AVAILABLE DATA =
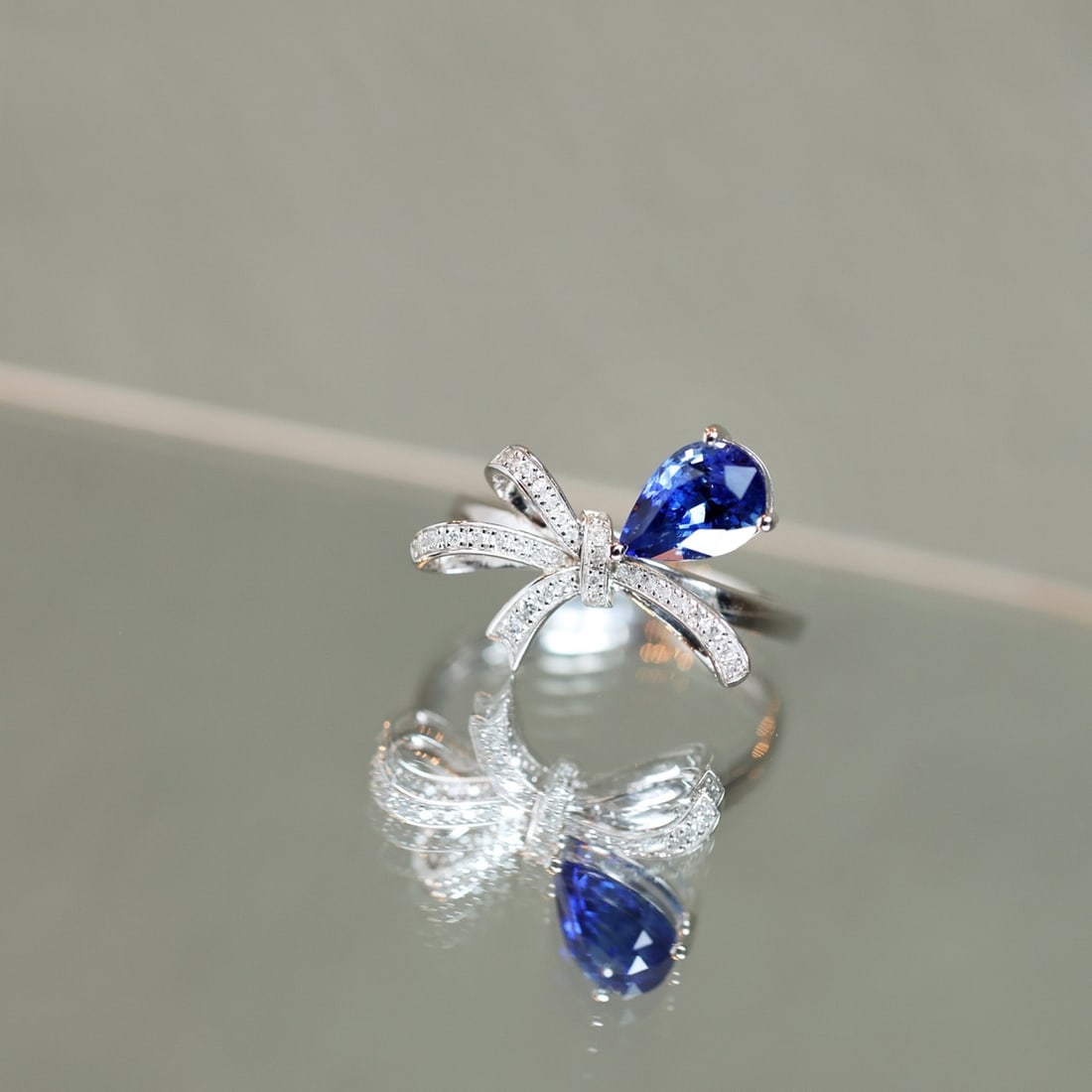 14k Gold 1.47 Ctw Natural Sapphire & Diamond Ring: Ref:231112425 // gold content:14k gold // ring size:7. 25us // // main gemstone:sapphire // shape:pear // carat weight:1. 32ct // color:blue // treatment:natural // // adjacent gemstone 2 : diamond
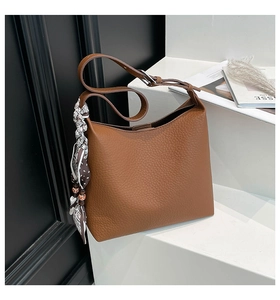 Dettaglio macro della borsa hobo in pelle marrone con ciondolo a foulard e tracolla regolabile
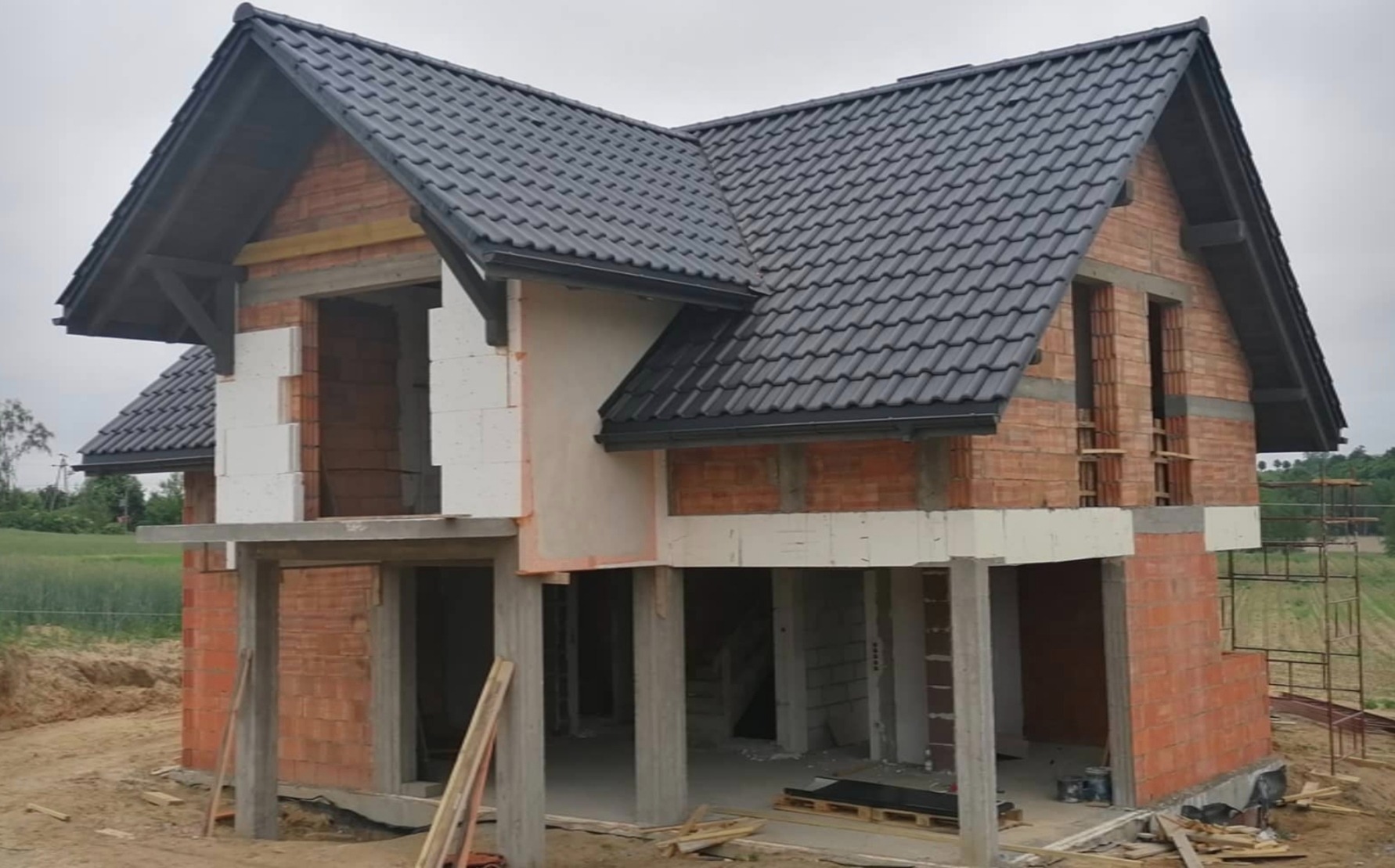 Dom w trakcie budowy z ciemną dachówką, widoczne cegły, białe bloczki i betonowe podpory, teren budowy.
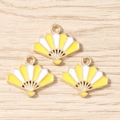 Detailed macro view of three golden fan-shaped enamel charms for DIY jewelry making - 10 Pieces Pack / Amber White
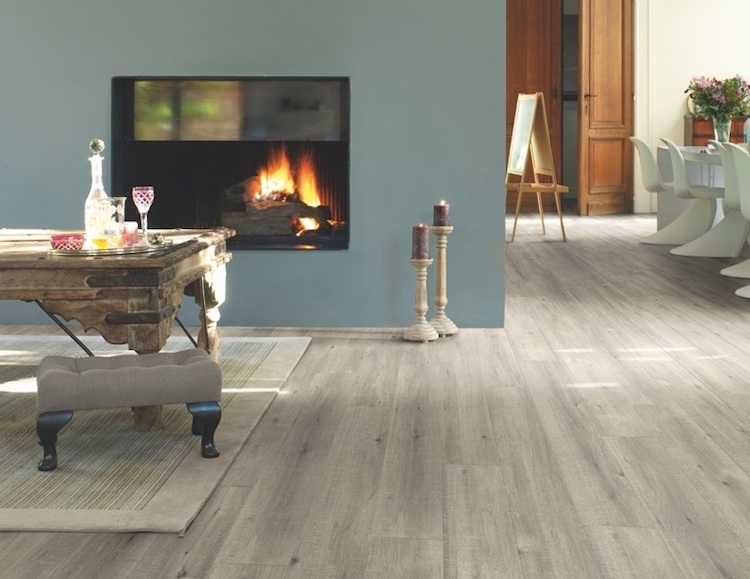 Modern looking space achieved with brand new and expertly fitted laminate flooring, by UK Carpets and curtains.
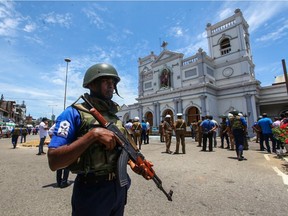 Sri Lankan security forces secure the area around St. Anthony's Shrine after an explosion hit St Anthony's Church in Kochchikade on April 21, 2019 in Colombo, Sri Lanka.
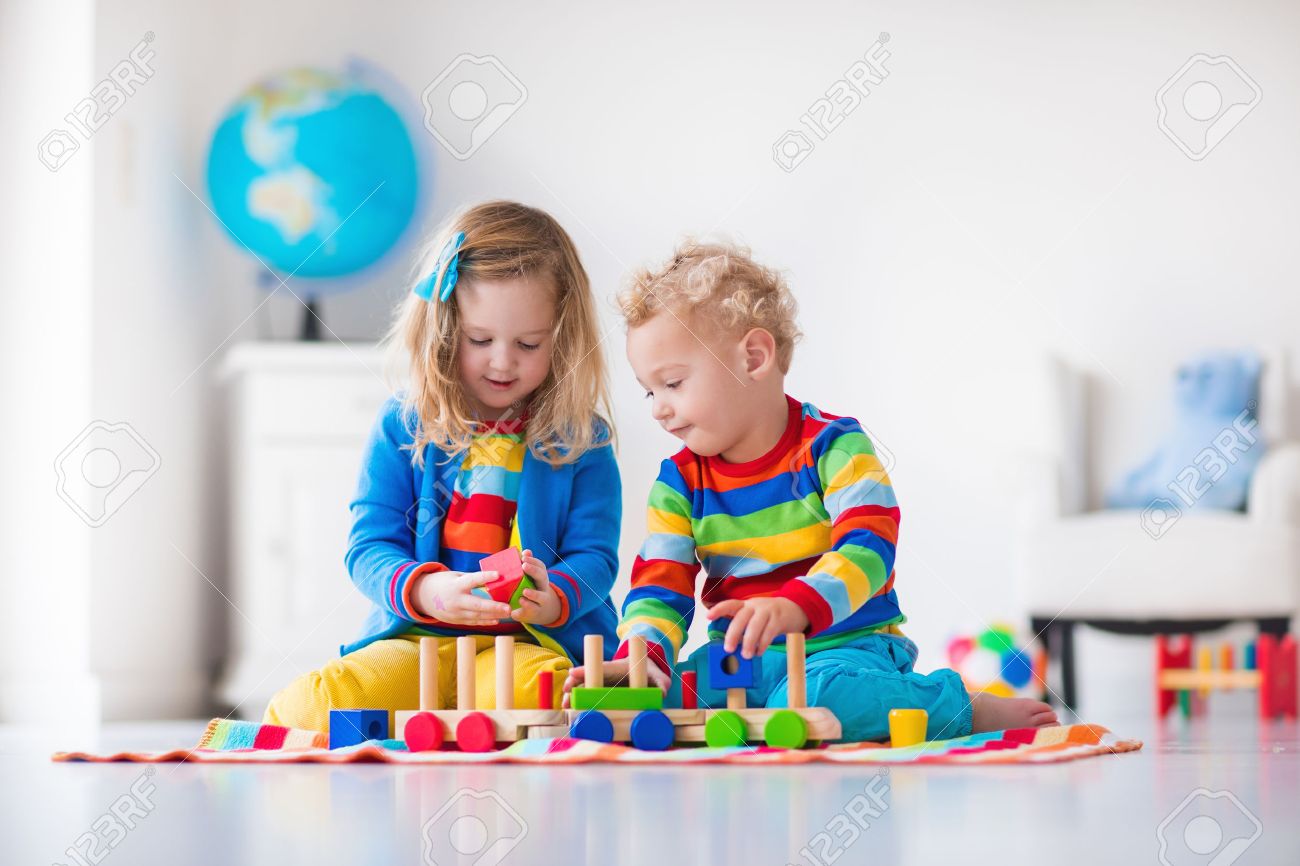 children playing with wooden train toddler kid and baby play with children playing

WHAT YOU NEED TO DO = Copy the listing word for word from its first line through the line containing "Detailed macro view", with both ends included. Leave the pictures out of your answer.

RESULT BELOW =
 14k Gold 1.47 Ctw Natural Sapphire & Diamond Ring: Ref:231112425 // gold content:14k gold // ring size:7. 25us // // main gemstone:sapphire // shape:pear // carat weight:1. 32ct // color:blue // treatment:natural // // adjacent gemstone 2 : diamond
 Dettaglio macro della borsa hobo in pelle marrone con ciondolo a foulard e tracolla regolabile
 Dom w trakcie budowy z ciemną dachówką, widoczne cegły, białe bloczki i betonowe podpory, teren budowy.
 Detailed macro view of three golden fan-shaped enamel charms for DIY jewelry making - 10 Pieces Pack / Amber White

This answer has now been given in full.